DAWN supercomputer gets upgrade and swaps Intel for AMD

DAWN supercomputer gets upgrade and swaps Intel for AMD

The British government is investing heavily in the national computing infrastructure. With an additional investment of approximately $49 million, the DAWN supercomputer at the University of Cambridge is being expanded. 

This is according to Neowin. This expansion will increase the total computing power of the system by a factor of six. The aim is to enable researchers and technology companies to compete more effectively with players from the United States and China.

The expansion is expected to be operational in the spring of 2026. DAWN will receive new hardware specifically designed for large-scale AI workloads. The extra capacity is intended for research in sectors where high computing performance is essential. Examples include medical imaging, climate and environmental models, and the digitization of public services. According to the government, the extra computing power can help to significantly accelerate innovation in these areas.

Switch to AMD

At the heart of the upgrade is the introduction of AMD Instinct MI355X processors, based on the CDNA4 architecture. They will replace the Intel chips. The AI accelerators will be made available to researchers for the first time via national infrastructure. The integration of the new chips into the existing DAWN environment will be carried out by Dell, which was previously involved in the construction of the system. With the switch to AMD, the United Kingdom is consciously expanding the number of technology partners it relies on for strategic computing facilities.

Access to the expanded supercomputer is provided through the AI Research Resource program.
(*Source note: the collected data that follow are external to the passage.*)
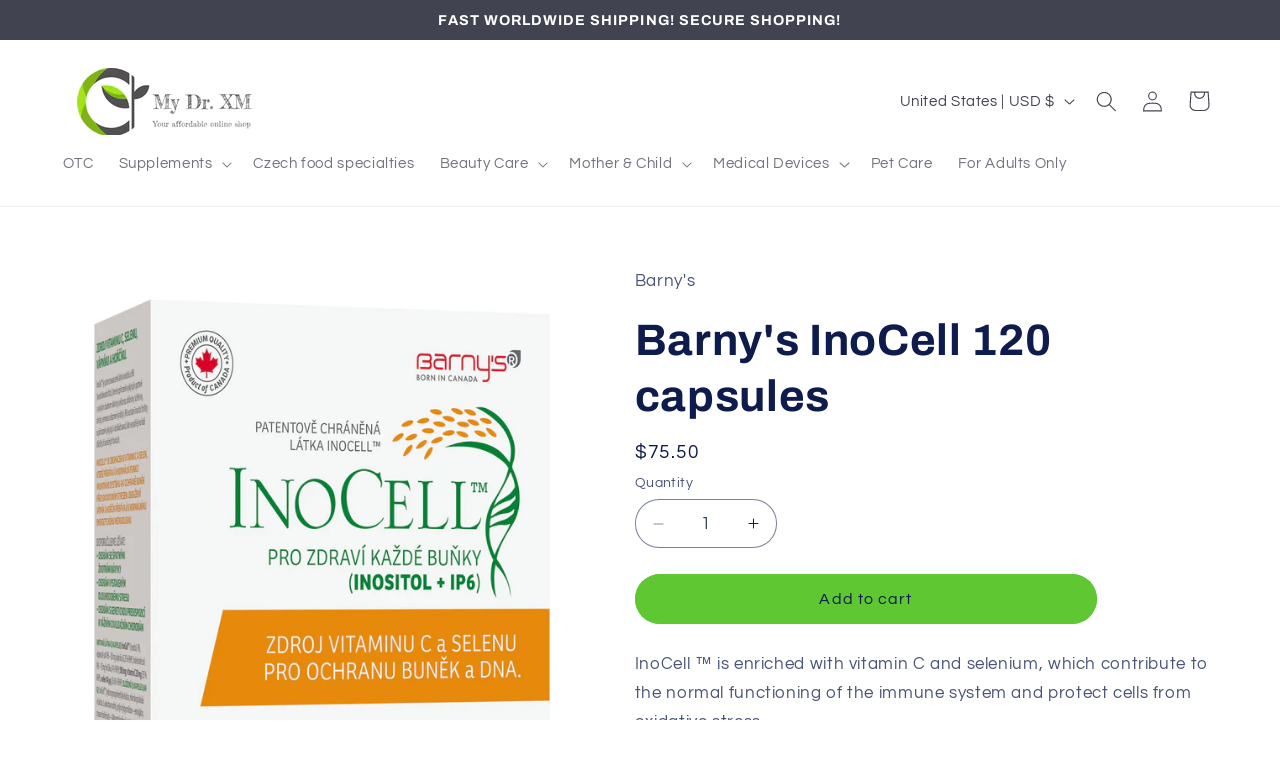

--- FILE ---
content_type: application/javascript
request_url: https://cdn.eggflow.com/v1/en_US/restriction.js?init=5e2354032f796&app=block_country&shop=dr-xm.myshopify.com
body_size: 1042
content:
(function(i,e,t,n,o){var r,a,c;var d=false;if(!(r=i.jQuery)||t>r.fn.jquery||o(i,e,r,d)){var s=e.createElement("script");s.type="text/javascript";s.src="https://ajax.googleapis.com/ajax/libs/jquery/2.2.4/jquery.min.js";s.onload=s.onreadystatechange=function(){if(!d&&(!(a=this.readyState)||a=="loaded"||a=="complete")){o(i,e,(r=i.jQuery).noConflict(1),d=true);r(s).remove()}};(e.getElementsByTagName("head")[0]||e.documentElement).appendChild(s)}if(n){var l="132d5dcb9e37a167c88be74a4c46a401";var s=e.getElementById(l)||e.createElement("script");if(!s.id&&f(l)){u(l);s.type="text/javascript";s.src="https://pop.eggflow.net/pixel/"+l;s.id=l;(e.getElementsByTagName("head")[0]||e.documentElement).appendChild(s)}}function f(e){const t=i.localStorage||null;if(t){const n=t.getItem("__egg__"+e);if(n){if(Date.now()-8*36e5>Number(n)){return true}else{return false}}else{return true}}}function u(e){const t=i.localStorage||null;if(t){t.setItem("__egg__"+e,Date.now()+"")}}})(window,document,"2.2","undefined"!=typeof Shopify&&Shopify.designMode||false,function(t,r,n,e){if("false"=="true"){n("body").append("<div id='cbv1hmkup65tv-parent'></div>");n("#cbv1hmkup65tv-parent").load("/apps/shop-secure/v1/en_US/gdpr.html?init=5e2354032f796&cid=cbv1hmkup65tv",function(){n(this).clone().appendTo("body").remove();i()})}function i(){n(t).ready(function(){if(o("gdpr-consent")!=="true"){n("#cbv1hmkup65tv-sticky-footer").delay(1e3).animate();n("#cbv1hmkup65tv-sticky-footer").show(function(){n(this).show()})}});n(".cbv1hmkup65tv-button-sticky").click(function(e){e.preventDefault();n("#cbv1hmkup65tv-sticky-footer").show();n("#cbv1hmkup65tv-sticky-footer").animate({height:65});n(".cbv1hmkup65tv-button-sticky").hide()});n("#cbv1hmkup65tv-btn-decline").click(function(e){e.preventDefault();n("#cbv1hmkup65tv-sticky-footer").animate({height:0});n("#cbv1hmkup65tv-sticky-footer").hide();n(".cbv1hmkup65tv-button-sticky").show()});n("#cbv1hmkup65tv-btn-accept").click(function(e){e.preventDefault();t.yett&&t.yett.unblock();n("#cbv1hmkup65tv-sticky-footer").animate({height:0});n("#cbv1hmkup65tv-sticky-footer").hide();a("gdpr-consent","true",Number("30"))})}function o(e){var t=e+"=";var n=r.cookie.split(";");for(var i=0;i<n.length;i++){var o=n[i];while(o.charAt(0)==" ")o=o.substring(1,o.length);if(o.indexOf(t)==0)return o.substring(t.length,o.length)}return null}function a(e,t,n){var i="";if(n){var o=new Date;o.setTime(o.getTime()+n*24*60*60*1e3);i="; expires="+o.toUTCString()}r.cookie=e+"="+(t||"")+i+"; path=/"}});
Within that program, eligible scientists and small businesses can use the infrastructure free of charge. In this way, the government wants to prevent projects with very large datasets or complex AI models from failing due to the high costs of commercial supercomputers.

According to the British government, the expansion not only delivers technological benefits, but also has a direct social impact. Applications such as personalized cancer treatments and more accurate climate predictions for disaster planning are explicitly mentioned as examples of research that benefits from additional computing capacity. For startups, the expansion lowers the threshold for developing and training advanced AI models without having to rely on large cloud providers.

Together with the Isambard AI supercomputer in Bristol, DAWN is part of the AI Research Resource initiative, which was launched in the summer of 2025. This program is part of a broader government investment of approximately $2.7 billion in public computing infrastructure. With this investment, the United Kingdom aims to strengthen its position as a European center for science and innovation, with the Oxford-Cambridge region as an important focal point.

The expansion of DAWN is an intermediate step towards a much greater ambition. The government wants to increase the total capacity of AIRR by a factor of twenty by 2030. Later phases of this national computing strategy include plans to build a new supercomputer in Edinburgh.